そのほか、Windows 11に備える「検索」ボックスを使用した際に「検索のハイライト」として、検索内容以外のパーソナライズされた情報などが提示される。こちらをオフにしたい場合は「設定」→「プライバシーとセキュリティ」を開き、「検索アクセス許可」から「検索のハイライトを表示する」のチェックをオフにすることで、「検索」利用時のおすすめ表示をオフにできる。
ロック画面の提案
続いてはロック画面の提案を無効にする設定だ。後述するプライバシー設定をオフにしていると、ロック画面の提案自体がなくなるが、それでも過剰な情報が表示される場合がある。

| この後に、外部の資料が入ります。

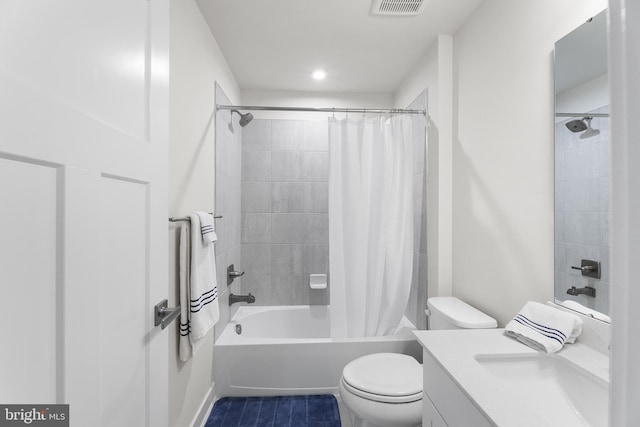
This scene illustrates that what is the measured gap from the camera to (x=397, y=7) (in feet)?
5.70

実際にWindows 11のロック画面を眺めていると、最初のうちは日時のみが表示されていたが、少し待っているとゲームに関する情報や、天気、株式市場の情報などが表示されるようになった。これらは「広告」や「提案」とは異なり、Windows 11に標準で備える「天気」アプリなどの機能となるが、これらをオフにすることも可能だ。
ロック画面の表示を無効にするには、「設定」→「個人用設定」にある「ロック画面」を開く。ここで「ロック画面の状態」の選択肢を「なし」に設定する事で、こうした情報は表示されなくなる。
なお、「ロック画面を個人用に設定」の項目で「画像」を選択している場合には、これに加えて「ロック画面にトリビアやヒントなどの情報を表示する」の設定が表示されるので、ここのチェックもオフにするのがいいだろう。これで静かなロック画面が訪れるようになる。
もう1点、ウィジェットに表示される提案情報をオフにする設定だ。ウィジェットはデフォルトは、タスクバーの左端にあるアイコンをクリックすると表示されるWindows 11の機能の1つで、スマートフォンのようにアプリのウィジェットを小さい枠で表示できる機能となる。
ウィジェット自体は引き続き使いたいが、ウィジェット以外の情報は不要という場合は、ウィジェットの設定を開き、「フィードの表示/非表示」から「フィード」をオフにすれば、ウィジェットは引き続き使いつつ、広告や提案の表示のみをオフにできる。
ちなみにウィジェット自体を使いたくない、使う必要がない場合には、「設定」→「個人用設定」の中にある「タスクバー」を開き、「タスクバー項目」の「ウィジェット」をオフにすることで、ウィジェットそのものを表示しないようにすることが可能。ただし、タッチデバイスでは、これをオフにしても画面左からのスワイプインで表示されてしまうのは回避できないようだ。
カスタマイズされた広告は、広告IDのオフで
ここからは広告の表示と非表示とは別の話とはなるが、Windows 11の広告関連の設定として広告IDがある。広告IDを無効にすることで、個別にパーソナライズされた広告が表示されなくなる。ただ、この設定を行なったとしても、それはWindowsの広告IDを使うアプリなどにおいてパーソナライズされた広告が表示されなくなるだけで、表示される広告の数そのものに変更はないため注意したい。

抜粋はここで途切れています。